PHOENIX -- Today, on the two-month anniversary of Ben Roethlisberger's motorcycle accident, this is the worst nightmare of each of his linemen: That he misses a block that is responsible for the quarterback taking his second big hit since June.
It probably would not prompt the type of harassment from the public that befell the Squirrel Hill woman who turned her car into the path of Roethlisberger and his motorcycle June 12, but neither would it be cool.
"I think we'd feel real good if we could keep him from getting hit out there," Pro Bowl center Jeff Hartings said.
Roethlisberger should feel as safe today against the Arizona Cardinals as any NFL quarterback can be. Coach Bill Cowher plans to have him take only a few snaps, he won't drop back into the pocket and he will operate behind one of the best offensive lines in the league.
That line also would like to issue their easy rider a warning to slow down.
"With Ben, hopefully he doesn't run around as much as he does because it does make him more vulnerable to getting hit," Hartings said. "Hopefully, he can make his read and throw it, whether it's there or not, knowing we want to keep him from getting hit this week."
Sooner or later, that hit must come, and there could be some young Cardinals player out to make a name for himself by doing just that early in the 4:05 p.m. game, the first in the new, indoor Cardinals Stadium.
"Hey, bottom line is you're not going to protect him forever; better now than later to find out where he's at," fullback Dan Kreider said, laughing.
Nose tackle Chris Hoke, whose brush into quarterback Charlie Batch last week prompted Roethlisberger to wear a funky fluorescent green beanie in practices, has an insight into what the Cardinals' defensive linemen will be thinking when they line up against Big Ben today.
"You get after him," Hoke said. "If you have an opportunity to sack him, you're going to hit him, you know. No question about it, they're going to hit him just as they would try to hit him in a regular-season game."

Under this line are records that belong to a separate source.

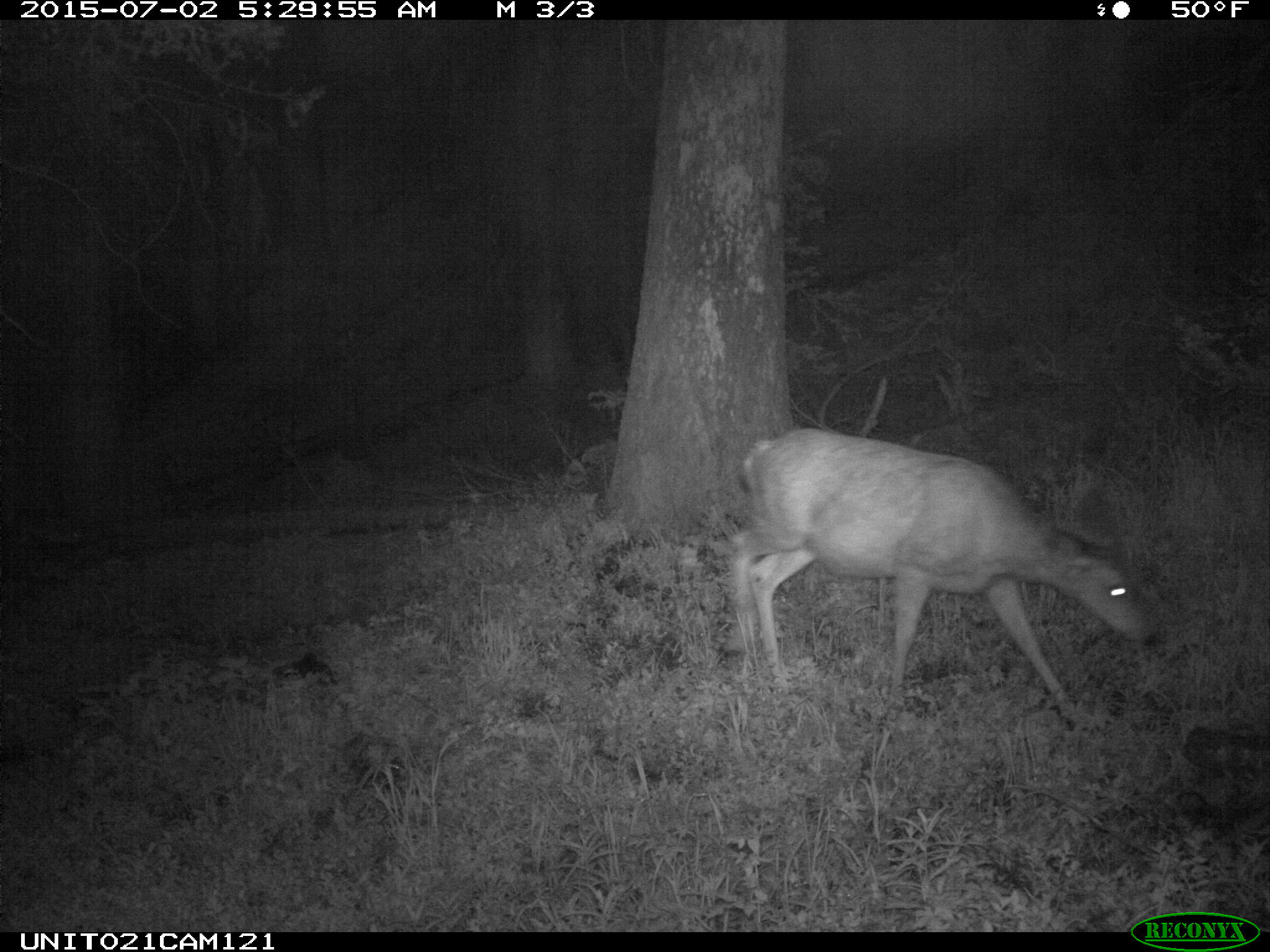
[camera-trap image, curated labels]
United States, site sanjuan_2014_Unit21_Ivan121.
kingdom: Animalia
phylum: Chordata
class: Mammalia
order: Artiodactyla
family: Cervidae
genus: Odocoileus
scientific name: Odocoileus hemionus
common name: mule deer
Odocoileus hemionus (mule deer).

Roethlisberger, by his deeds, put his blockers at ease over the past two weeks about his condition and his ability to take a hit so as not to make them apprehensive if, indeed, the next big one comes today.
"From day one, I think through Ben's actions, he's made it easy for all of us to forget what happened this past summer," tight end Heath Miller said.
"So, in my mind, nothing really happened because he hasn't really skipped a beat. He's been his same old self, and I expect nothing different from him."
Said Hartings, "I don't think that's an issue. If they were concerned any damage could be done, I don't think there's any way he would be playing. The fact he's made a decision to play means he feels good."
He also has to feel pretty good about an offensive line considered to be among the best in the game over the past two seasons.
Two linemen, Hartings and left guard Alan Faneca, made the Pro Bowl last season, and left tackle Marvel Smith made it the year before. Faneca is a perennial All-Pro.
"The best protection I have is my offensive linemen," Roethlisberger said.
"I have all the confidence in the world in them that they will protect me, and, hopefully, I don't take any hits this week."
It's no coincidence that during 2003 -- their season of injury and illness in the line -- the Steelers went 6-10; nor that their relative stability the past two seasons came with a 15-1 record in 2004 and a Super Bowl championship last season.
That's when two new starters, right tackle Max Starks and right guard Kendall Simmons (who returned after missing a season with a knee injury) came into sync with the rest of them down the stretch.
"In my opinion, they're the best in the league," said offensive coordinator Ken Whisenhunt. "Because of the way they play, how physical they are and what they've done for us the past two years in the second half of ballgames, the way we've controlled the clock and run the football."
They have another hurdle to clear because of the retirement of jumbo back Jerome Bettis, a short-yardage maestro.
With Bettis behind them and the defense stacking against the run in front of them, there was little deception about their plans.
"I think toward the end of last year we started playing really well together," Hartings said. "I think that's very important. It's probably more important because right now we don't have Jerome Bettis in the backfield."
Starter Willie Parker, along with Duce Staley and Verron Haynes, are competing to play the old Bus role.
"Could Willie Parker or Duce be that guy?" Hartings asked.
"I think they're capable -- even Verron -- but right now you couldn't look at one of those guys and say he's a Hall of Fame Jerome Bettis. We need to block well."
There's no reason to believe they'll stop anytime soon.
NOTE -- Rookie receiver Santonio Holmes' domestic violence trial has been postponed again until Aug. 30. In the meantime, his attorney, Sam Shamansky, continues to try to have the charge dismissed because the alleged victim, his girlfriend and mother of his third child, doesn't want to testify against him. The Aug. 30 trial would fall one day before the Steelers' preseason home game against the Carolina Panthers.